Danielle Goldstein wants us to do more to explain why cases matter. “The press corps are the only ones who can translate for the public—not just what the broad constitutional themes are, but also what the decisions mean in terms of people’s actual lives. The courts are necessarily embedded in their own discourse, and it’s one that isn’t really tied, necessarily—or is tied in unpredictable ways—to real life.”
Glenna Goldis makes a related point about journalists’ reliance on experts:
If you’re looking for someone to go hand to hand with John Roberts, she can’t have anything to lose. Professors believe they have everything to lose. They want the court to adopt their ideas. Their former students are clerking on the court and they want to get more students on the court, so that the students will implement their ideas. They want to be on the court. And they think they are this close.

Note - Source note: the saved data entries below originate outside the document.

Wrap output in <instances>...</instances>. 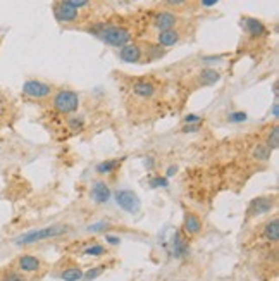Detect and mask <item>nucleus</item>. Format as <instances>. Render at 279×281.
I'll return each mask as SVG.
<instances>
[{
    "label": "nucleus",
    "mask_w": 279,
    "mask_h": 281,
    "mask_svg": "<svg viewBox=\"0 0 279 281\" xmlns=\"http://www.w3.org/2000/svg\"><path fill=\"white\" fill-rule=\"evenodd\" d=\"M67 231H69V226H66V224H50V226H47V228L33 229V231L24 233V235L16 238L14 244L19 247L21 245H31V244H36V242H44V240H49V238L66 235Z\"/></svg>",
    "instance_id": "1"
},
{
    "label": "nucleus",
    "mask_w": 279,
    "mask_h": 281,
    "mask_svg": "<svg viewBox=\"0 0 279 281\" xmlns=\"http://www.w3.org/2000/svg\"><path fill=\"white\" fill-rule=\"evenodd\" d=\"M79 95L72 90H59L54 95L52 105L59 114H74L79 109Z\"/></svg>",
    "instance_id": "2"
},
{
    "label": "nucleus",
    "mask_w": 279,
    "mask_h": 281,
    "mask_svg": "<svg viewBox=\"0 0 279 281\" xmlns=\"http://www.w3.org/2000/svg\"><path fill=\"white\" fill-rule=\"evenodd\" d=\"M97 36L100 38L104 44L110 45V47H119V49L131 42L130 29L123 28V26H112V24H107Z\"/></svg>",
    "instance_id": "3"
},
{
    "label": "nucleus",
    "mask_w": 279,
    "mask_h": 281,
    "mask_svg": "<svg viewBox=\"0 0 279 281\" xmlns=\"http://www.w3.org/2000/svg\"><path fill=\"white\" fill-rule=\"evenodd\" d=\"M114 198L117 202V206L126 211L128 214H138L141 209V202L138 198V195L131 190H117L114 193Z\"/></svg>",
    "instance_id": "4"
},
{
    "label": "nucleus",
    "mask_w": 279,
    "mask_h": 281,
    "mask_svg": "<svg viewBox=\"0 0 279 281\" xmlns=\"http://www.w3.org/2000/svg\"><path fill=\"white\" fill-rule=\"evenodd\" d=\"M23 93L29 99H49L54 93V87L40 79H28L23 83Z\"/></svg>",
    "instance_id": "5"
},
{
    "label": "nucleus",
    "mask_w": 279,
    "mask_h": 281,
    "mask_svg": "<svg viewBox=\"0 0 279 281\" xmlns=\"http://www.w3.org/2000/svg\"><path fill=\"white\" fill-rule=\"evenodd\" d=\"M54 18L62 24H71L79 19V11L69 6L66 0H61V2H55L54 6Z\"/></svg>",
    "instance_id": "6"
},
{
    "label": "nucleus",
    "mask_w": 279,
    "mask_h": 281,
    "mask_svg": "<svg viewBox=\"0 0 279 281\" xmlns=\"http://www.w3.org/2000/svg\"><path fill=\"white\" fill-rule=\"evenodd\" d=\"M152 23H153V28H157L158 31H164V29H173L178 26L179 18L174 12L161 11V12H157V14H153Z\"/></svg>",
    "instance_id": "7"
},
{
    "label": "nucleus",
    "mask_w": 279,
    "mask_h": 281,
    "mask_svg": "<svg viewBox=\"0 0 279 281\" xmlns=\"http://www.w3.org/2000/svg\"><path fill=\"white\" fill-rule=\"evenodd\" d=\"M119 57L123 62H140V59H143V49L138 44H126L119 50Z\"/></svg>",
    "instance_id": "8"
},
{
    "label": "nucleus",
    "mask_w": 279,
    "mask_h": 281,
    "mask_svg": "<svg viewBox=\"0 0 279 281\" xmlns=\"http://www.w3.org/2000/svg\"><path fill=\"white\" fill-rule=\"evenodd\" d=\"M274 207V200L270 197H257L248 206V216H260L269 212Z\"/></svg>",
    "instance_id": "9"
},
{
    "label": "nucleus",
    "mask_w": 279,
    "mask_h": 281,
    "mask_svg": "<svg viewBox=\"0 0 279 281\" xmlns=\"http://www.w3.org/2000/svg\"><path fill=\"white\" fill-rule=\"evenodd\" d=\"M242 24H243L245 31L253 38H260V36L269 35V29L265 28V24L260 23V21L255 18H245L242 21Z\"/></svg>",
    "instance_id": "10"
},
{
    "label": "nucleus",
    "mask_w": 279,
    "mask_h": 281,
    "mask_svg": "<svg viewBox=\"0 0 279 281\" xmlns=\"http://www.w3.org/2000/svg\"><path fill=\"white\" fill-rule=\"evenodd\" d=\"M179 42H181V33H179V29H176V28L158 31V35H157V45L164 47V49L178 45Z\"/></svg>",
    "instance_id": "11"
},
{
    "label": "nucleus",
    "mask_w": 279,
    "mask_h": 281,
    "mask_svg": "<svg viewBox=\"0 0 279 281\" xmlns=\"http://www.w3.org/2000/svg\"><path fill=\"white\" fill-rule=\"evenodd\" d=\"M188 252H190V244H188V240L184 238V233L176 231L174 236H173V254H174V257H178V259L186 257Z\"/></svg>",
    "instance_id": "12"
},
{
    "label": "nucleus",
    "mask_w": 279,
    "mask_h": 281,
    "mask_svg": "<svg viewBox=\"0 0 279 281\" xmlns=\"http://www.w3.org/2000/svg\"><path fill=\"white\" fill-rule=\"evenodd\" d=\"M221 82V73L217 69H212V67H205V69L198 71V78H196V83L200 87H212Z\"/></svg>",
    "instance_id": "13"
},
{
    "label": "nucleus",
    "mask_w": 279,
    "mask_h": 281,
    "mask_svg": "<svg viewBox=\"0 0 279 281\" xmlns=\"http://www.w3.org/2000/svg\"><path fill=\"white\" fill-rule=\"evenodd\" d=\"M92 197L97 204H105L112 197V191H110V188L104 181H95V185L92 188Z\"/></svg>",
    "instance_id": "14"
},
{
    "label": "nucleus",
    "mask_w": 279,
    "mask_h": 281,
    "mask_svg": "<svg viewBox=\"0 0 279 281\" xmlns=\"http://www.w3.org/2000/svg\"><path fill=\"white\" fill-rule=\"evenodd\" d=\"M133 93L140 99H150L155 93V85L147 79H140V82L133 83Z\"/></svg>",
    "instance_id": "15"
},
{
    "label": "nucleus",
    "mask_w": 279,
    "mask_h": 281,
    "mask_svg": "<svg viewBox=\"0 0 279 281\" xmlns=\"http://www.w3.org/2000/svg\"><path fill=\"white\" fill-rule=\"evenodd\" d=\"M40 267H42V262L35 255H21L18 259V269L23 272H35Z\"/></svg>",
    "instance_id": "16"
},
{
    "label": "nucleus",
    "mask_w": 279,
    "mask_h": 281,
    "mask_svg": "<svg viewBox=\"0 0 279 281\" xmlns=\"http://www.w3.org/2000/svg\"><path fill=\"white\" fill-rule=\"evenodd\" d=\"M184 231L190 233V235H196V233H200L202 229V221L196 214H193V212H186L184 214Z\"/></svg>",
    "instance_id": "17"
},
{
    "label": "nucleus",
    "mask_w": 279,
    "mask_h": 281,
    "mask_svg": "<svg viewBox=\"0 0 279 281\" xmlns=\"http://www.w3.org/2000/svg\"><path fill=\"white\" fill-rule=\"evenodd\" d=\"M262 236L269 242H277L279 240V221L277 219L269 221L264 226V229H262Z\"/></svg>",
    "instance_id": "18"
},
{
    "label": "nucleus",
    "mask_w": 279,
    "mask_h": 281,
    "mask_svg": "<svg viewBox=\"0 0 279 281\" xmlns=\"http://www.w3.org/2000/svg\"><path fill=\"white\" fill-rule=\"evenodd\" d=\"M270 155H272V150H270L265 143H259V145L252 150V157L255 160H259V163H267L270 159Z\"/></svg>",
    "instance_id": "19"
},
{
    "label": "nucleus",
    "mask_w": 279,
    "mask_h": 281,
    "mask_svg": "<svg viewBox=\"0 0 279 281\" xmlns=\"http://www.w3.org/2000/svg\"><path fill=\"white\" fill-rule=\"evenodd\" d=\"M119 166H121V160H119V159L104 160V163H100V164L97 166V173H100V174H110V173H114L115 169H119Z\"/></svg>",
    "instance_id": "20"
},
{
    "label": "nucleus",
    "mask_w": 279,
    "mask_h": 281,
    "mask_svg": "<svg viewBox=\"0 0 279 281\" xmlns=\"http://www.w3.org/2000/svg\"><path fill=\"white\" fill-rule=\"evenodd\" d=\"M61 279L64 281H79L83 279V271L79 267H69V269L61 272Z\"/></svg>",
    "instance_id": "21"
},
{
    "label": "nucleus",
    "mask_w": 279,
    "mask_h": 281,
    "mask_svg": "<svg viewBox=\"0 0 279 281\" xmlns=\"http://www.w3.org/2000/svg\"><path fill=\"white\" fill-rule=\"evenodd\" d=\"M265 145H267L270 150H276L279 145V126L274 125L272 130L269 131L267 138H265Z\"/></svg>",
    "instance_id": "22"
},
{
    "label": "nucleus",
    "mask_w": 279,
    "mask_h": 281,
    "mask_svg": "<svg viewBox=\"0 0 279 281\" xmlns=\"http://www.w3.org/2000/svg\"><path fill=\"white\" fill-rule=\"evenodd\" d=\"M67 126L71 128L72 131H83L85 128V117L83 116H74L67 121Z\"/></svg>",
    "instance_id": "23"
},
{
    "label": "nucleus",
    "mask_w": 279,
    "mask_h": 281,
    "mask_svg": "<svg viewBox=\"0 0 279 281\" xmlns=\"http://www.w3.org/2000/svg\"><path fill=\"white\" fill-rule=\"evenodd\" d=\"M164 54H166V50H164V47H161V45H152L148 49V59L150 61H157V59H161Z\"/></svg>",
    "instance_id": "24"
},
{
    "label": "nucleus",
    "mask_w": 279,
    "mask_h": 281,
    "mask_svg": "<svg viewBox=\"0 0 279 281\" xmlns=\"http://www.w3.org/2000/svg\"><path fill=\"white\" fill-rule=\"evenodd\" d=\"M102 272H104V266H102V267H93V269L83 272V279H85V281H92V279L98 278V276H100Z\"/></svg>",
    "instance_id": "25"
},
{
    "label": "nucleus",
    "mask_w": 279,
    "mask_h": 281,
    "mask_svg": "<svg viewBox=\"0 0 279 281\" xmlns=\"http://www.w3.org/2000/svg\"><path fill=\"white\" fill-rule=\"evenodd\" d=\"M105 252H107L105 247H102V245H92V247H88V249H85V254H87V255H93V257L104 255Z\"/></svg>",
    "instance_id": "26"
},
{
    "label": "nucleus",
    "mask_w": 279,
    "mask_h": 281,
    "mask_svg": "<svg viewBox=\"0 0 279 281\" xmlns=\"http://www.w3.org/2000/svg\"><path fill=\"white\" fill-rule=\"evenodd\" d=\"M69 6H72L74 9H87V7L92 6V0H66Z\"/></svg>",
    "instance_id": "27"
},
{
    "label": "nucleus",
    "mask_w": 279,
    "mask_h": 281,
    "mask_svg": "<svg viewBox=\"0 0 279 281\" xmlns=\"http://www.w3.org/2000/svg\"><path fill=\"white\" fill-rule=\"evenodd\" d=\"M204 126V121L200 123H188V125H184L181 128L183 133H195V131H200V128Z\"/></svg>",
    "instance_id": "28"
},
{
    "label": "nucleus",
    "mask_w": 279,
    "mask_h": 281,
    "mask_svg": "<svg viewBox=\"0 0 279 281\" xmlns=\"http://www.w3.org/2000/svg\"><path fill=\"white\" fill-rule=\"evenodd\" d=\"M247 112H243V110H238V112H231L229 114V121L231 123H243V121H247Z\"/></svg>",
    "instance_id": "29"
},
{
    "label": "nucleus",
    "mask_w": 279,
    "mask_h": 281,
    "mask_svg": "<svg viewBox=\"0 0 279 281\" xmlns=\"http://www.w3.org/2000/svg\"><path fill=\"white\" fill-rule=\"evenodd\" d=\"M110 228V224L109 223H105V221H100V223H97V224H92V226H88V231H92V233H98V231H105V229H109Z\"/></svg>",
    "instance_id": "30"
},
{
    "label": "nucleus",
    "mask_w": 279,
    "mask_h": 281,
    "mask_svg": "<svg viewBox=\"0 0 279 281\" xmlns=\"http://www.w3.org/2000/svg\"><path fill=\"white\" fill-rule=\"evenodd\" d=\"M167 185H169V183H167V178H161V176H157V178H152V180H150V186H152V188H158V186H162V188H166Z\"/></svg>",
    "instance_id": "31"
},
{
    "label": "nucleus",
    "mask_w": 279,
    "mask_h": 281,
    "mask_svg": "<svg viewBox=\"0 0 279 281\" xmlns=\"http://www.w3.org/2000/svg\"><path fill=\"white\" fill-rule=\"evenodd\" d=\"M0 281H24V276L18 274V272H9V274H6Z\"/></svg>",
    "instance_id": "32"
},
{
    "label": "nucleus",
    "mask_w": 279,
    "mask_h": 281,
    "mask_svg": "<svg viewBox=\"0 0 279 281\" xmlns=\"http://www.w3.org/2000/svg\"><path fill=\"white\" fill-rule=\"evenodd\" d=\"M188 0H164V6H167V7H181Z\"/></svg>",
    "instance_id": "33"
},
{
    "label": "nucleus",
    "mask_w": 279,
    "mask_h": 281,
    "mask_svg": "<svg viewBox=\"0 0 279 281\" xmlns=\"http://www.w3.org/2000/svg\"><path fill=\"white\" fill-rule=\"evenodd\" d=\"M204 121V117L202 116H195V114H188V116H184V125H188V123H200Z\"/></svg>",
    "instance_id": "34"
},
{
    "label": "nucleus",
    "mask_w": 279,
    "mask_h": 281,
    "mask_svg": "<svg viewBox=\"0 0 279 281\" xmlns=\"http://www.w3.org/2000/svg\"><path fill=\"white\" fill-rule=\"evenodd\" d=\"M105 240L109 242L110 245H119V244H121V240H119L117 236H114V235H105Z\"/></svg>",
    "instance_id": "35"
},
{
    "label": "nucleus",
    "mask_w": 279,
    "mask_h": 281,
    "mask_svg": "<svg viewBox=\"0 0 279 281\" xmlns=\"http://www.w3.org/2000/svg\"><path fill=\"white\" fill-rule=\"evenodd\" d=\"M217 2L219 0H200L202 7H212V6H216Z\"/></svg>",
    "instance_id": "36"
},
{
    "label": "nucleus",
    "mask_w": 279,
    "mask_h": 281,
    "mask_svg": "<svg viewBox=\"0 0 279 281\" xmlns=\"http://www.w3.org/2000/svg\"><path fill=\"white\" fill-rule=\"evenodd\" d=\"M279 116V105L277 102H274L272 104V117H277Z\"/></svg>",
    "instance_id": "37"
},
{
    "label": "nucleus",
    "mask_w": 279,
    "mask_h": 281,
    "mask_svg": "<svg viewBox=\"0 0 279 281\" xmlns=\"http://www.w3.org/2000/svg\"><path fill=\"white\" fill-rule=\"evenodd\" d=\"M176 173H178V168H176V166H171V168L167 169V176H173Z\"/></svg>",
    "instance_id": "38"
},
{
    "label": "nucleus",
    "mask_w": 279,
    "mask_h": 281,
    "mask_svg": "<svg viewBox=\"0 0 279 281\" xmlns=\"http://www.w3.org/2000/svg\"><path fill=\"white\" fill-rule=\"evenodd\" d=\"M145 166H147L148 169H152V166H153V159H150V157H148V159L145 160Z\"/></svg>",
    "instance_id": "39"
}]
</instances>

It’s a fascinating problem consumers of Supreme Court news may highlight: We want the court to be covered like any other political and human decision-making institution, but with a deep respect for and understanding of the ways in which the court is different. Yes, it needs to be demystified, but not so much so that it is disrespected. It should be analyzed, but not in ways that might damage it or its credibility. The justices should be covered like people, but not like ordinary, silly people.
I’ve always known that the reporters who cover the high court are the hardest-working folks out there, but this exercise helped me understand why their job is so hard: Perhaps for the rule of law to mean anything, Americans need to see the high court as both human and oracular, and the folks who cover it inevitably have to walk some invisible, unknowable line between two myths that are each partly true.